◆ Saved data entries
──────

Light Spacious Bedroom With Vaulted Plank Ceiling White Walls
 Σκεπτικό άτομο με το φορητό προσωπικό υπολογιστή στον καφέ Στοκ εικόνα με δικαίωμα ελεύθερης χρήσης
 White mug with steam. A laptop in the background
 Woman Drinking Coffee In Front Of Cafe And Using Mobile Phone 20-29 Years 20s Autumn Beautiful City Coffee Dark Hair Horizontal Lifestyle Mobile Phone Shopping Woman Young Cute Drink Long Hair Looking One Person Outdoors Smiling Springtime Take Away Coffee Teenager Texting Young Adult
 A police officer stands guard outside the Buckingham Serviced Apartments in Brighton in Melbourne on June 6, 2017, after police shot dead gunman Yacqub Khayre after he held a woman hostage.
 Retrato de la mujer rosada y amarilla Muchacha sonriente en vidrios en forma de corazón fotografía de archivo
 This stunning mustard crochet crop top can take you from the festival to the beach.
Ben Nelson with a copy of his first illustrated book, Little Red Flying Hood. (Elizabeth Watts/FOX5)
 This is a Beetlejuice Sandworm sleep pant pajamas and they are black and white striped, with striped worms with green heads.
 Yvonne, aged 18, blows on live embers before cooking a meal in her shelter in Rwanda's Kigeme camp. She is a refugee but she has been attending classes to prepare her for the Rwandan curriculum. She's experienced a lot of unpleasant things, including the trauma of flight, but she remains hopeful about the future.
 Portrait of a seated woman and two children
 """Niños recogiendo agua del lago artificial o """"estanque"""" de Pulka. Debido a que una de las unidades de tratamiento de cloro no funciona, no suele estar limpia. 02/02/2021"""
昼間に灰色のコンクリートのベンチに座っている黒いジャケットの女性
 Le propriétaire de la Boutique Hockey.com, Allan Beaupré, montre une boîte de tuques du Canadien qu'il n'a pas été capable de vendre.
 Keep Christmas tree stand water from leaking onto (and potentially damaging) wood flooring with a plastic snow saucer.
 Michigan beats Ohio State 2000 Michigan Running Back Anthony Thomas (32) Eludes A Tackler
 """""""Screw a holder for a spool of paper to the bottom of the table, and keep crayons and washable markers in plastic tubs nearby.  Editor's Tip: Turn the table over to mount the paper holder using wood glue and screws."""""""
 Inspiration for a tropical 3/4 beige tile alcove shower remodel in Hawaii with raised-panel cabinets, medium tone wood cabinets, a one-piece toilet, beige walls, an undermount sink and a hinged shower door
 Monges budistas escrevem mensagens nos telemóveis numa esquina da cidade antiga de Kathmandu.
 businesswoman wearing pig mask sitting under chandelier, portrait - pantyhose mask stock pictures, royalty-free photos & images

──────

◆ TASK DESCRIPTION
Please reproduce, exactly as they appear above, the lines from the line containing "recogiendo agua del" up to and including the line containing "a holder for".

◆ REPLY
 """Niños recogiendo agua del lago artificial o """"estanque"""" de Pulka. Debido a que una de las unidades de tratamiento de cloro no funciona, no suele estar limpia. 02/02/2021"""
昼間に灰色のコンクリートのベンチに座っている黒いジャケットの女性
 Le propriétaire de la Boutique Hockey.com, Allan Beaupré, montre une boîte de tuques du Canadien qu'il n'a pas été capable de vendre.
 Keep Christmas tree stand water from leaking onto (and potentially damaging) wood flooring with a plastic snow saucer.
 Michigan beats Ohio State 2000 Michigan Running Back Anthony Thomas (32) Eludes A Tackler
 """""""Screw a holder for a spool of paper to the bottom of the table, and keep crayons and washable markers in plastic tubs nearby.  Editor's Tip: Turn the table over to mount the paper holder using wood glue and screws."""""""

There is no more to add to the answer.